Stability map for Kp and Kd

Instead of randomly trying gains, sweep the controller space. The plot below classifies the response for many \((K_p,K_d)\) combinations. This turns tuning into a structured engineering task.

Stable Oscillatory Unstable Numerically sensitive
Insight: Tuning is not random trial-and-error. Gain choices create structured regions of behaviour.

High gains: physical vs numerical instability

Higher gains often reduce response time, but they also create faster state changes. A physical system may be stable in theory while the numerical simulation becomes difficult because the solver must resolve rapid dynamics.

Instability typeMeaningWhat to check
Physical instabilityThe modeled dynamics genuinely diverge or fail to settle.Controller structure, sign convention, damping, actuator limits.
Numerical instabilityThe equations may be stable, but the solver/timestep/tolerance cannot resolve them well.Step size, tolerances, stiffness, scaling, saturation modeling.
Engineering message: Not all instability is physics. Sometimes it is your solver, timestep, tolerance, or model scaling.
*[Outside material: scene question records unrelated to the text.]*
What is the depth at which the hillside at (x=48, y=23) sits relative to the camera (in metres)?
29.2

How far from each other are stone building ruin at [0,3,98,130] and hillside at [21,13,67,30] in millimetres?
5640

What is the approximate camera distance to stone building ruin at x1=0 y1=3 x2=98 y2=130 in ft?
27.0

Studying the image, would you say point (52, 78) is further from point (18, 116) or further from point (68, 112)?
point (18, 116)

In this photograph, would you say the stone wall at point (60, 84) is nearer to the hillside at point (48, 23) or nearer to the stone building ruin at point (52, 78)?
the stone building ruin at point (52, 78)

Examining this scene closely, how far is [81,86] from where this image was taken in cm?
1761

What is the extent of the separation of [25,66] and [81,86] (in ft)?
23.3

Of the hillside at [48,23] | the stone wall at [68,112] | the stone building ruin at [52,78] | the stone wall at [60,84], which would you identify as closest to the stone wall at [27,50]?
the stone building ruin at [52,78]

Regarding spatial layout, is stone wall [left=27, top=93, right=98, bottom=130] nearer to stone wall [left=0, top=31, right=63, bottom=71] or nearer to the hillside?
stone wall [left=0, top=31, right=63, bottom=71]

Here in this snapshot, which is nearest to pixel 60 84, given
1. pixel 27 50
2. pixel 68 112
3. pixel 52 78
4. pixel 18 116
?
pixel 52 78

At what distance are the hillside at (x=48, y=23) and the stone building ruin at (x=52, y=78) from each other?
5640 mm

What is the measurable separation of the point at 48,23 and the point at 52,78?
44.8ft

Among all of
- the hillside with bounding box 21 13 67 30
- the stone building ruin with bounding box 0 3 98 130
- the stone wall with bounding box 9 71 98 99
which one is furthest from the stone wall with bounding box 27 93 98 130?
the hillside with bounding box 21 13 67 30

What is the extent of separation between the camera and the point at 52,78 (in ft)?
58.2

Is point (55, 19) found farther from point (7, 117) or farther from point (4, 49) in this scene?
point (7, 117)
Chaser-target control extension

Now apply the same idea to a mission-style relative-motion problem. A chaser begins with position error \(x\) and relative velocity \(\dot{x}\). A PD-like controller tries to bring the chaser to the target.

\[\ddot{x}=-K_p x-K_d\dot{x}\]

This comparison shows why manual integration can exaggerate error when the timestep is too coarse, while ODE45-style adaptive integration usually gives a smoother response. But the lesson remains: even a better solver cannot repair poor gains or incorrect dynamics.

Mission insight: Relative-motion control is still a second-order dynamics problem. The same modeling discipline applies whether the state is angle or position error.

Code translation: from page logic to engineering tools

Use these snippets as teaching blocks in the page. Keep the black-pill code style because it visually separates implementation from theory.

# Python version using scipy.solve_ivp as an ODE45-style adaptive RK solver
import numpy as np
from scipy.integrate import solve_ivp
import matplotlib.pyplot as plt

alpha = 0.4
omega0 = 0.0
theta0 = 0.0
t_final = 10.0

# Wrong: theta_dot = alpha
def wrong_model(t, y):
    theta = y[0]
    return [alpha]

# Correct: omega_dot = alpha, theta_dot = omega
def correct_model(t, y):
    theta, omega = y
    return [omega, alpha]

t_eval = np.linspace(0, t_final, 400)
wrong = solve_ivp(wrong_model, [0, t_final], [theta0], t_eval=t_eval)
correct = solve_ivp(correct_model, [0, t_final], [theta0, omega0], t_eval=t_eval)

plt.plot(wrong.t, wrong.y[0], label="Wrong: theta_dot = alpha")
plt.plot(correct.t, correct.y[0], label="Correct: theta_dot = omega")
plt.xlabel("Time [s]")
plt.ylabel("Angle theta")
plt.legend()
plt.grid(True)
plt.show()
Teaching note: MATLAB uses ode45. Python does not call it ODE45, but solve_ivp with RK45 plays the same role conceptually: adaptive Runge-Kutta integration.

A simulation can look smooth and still be wrong

1 · Model structure is everything

If a state such as \(\omega\) is missing, the simulation no longer represents the physical system.

2 · Solvers are not validators

ODE45 improves numerical integration, but it does not check whether your equations are correct.

3 · Control tuning has structure

Gain choices create regions of stable, oscillatory, unstable, and numerically sensitive behaviour.

Final insight: A GNC engineer must question the model before trusting the plot.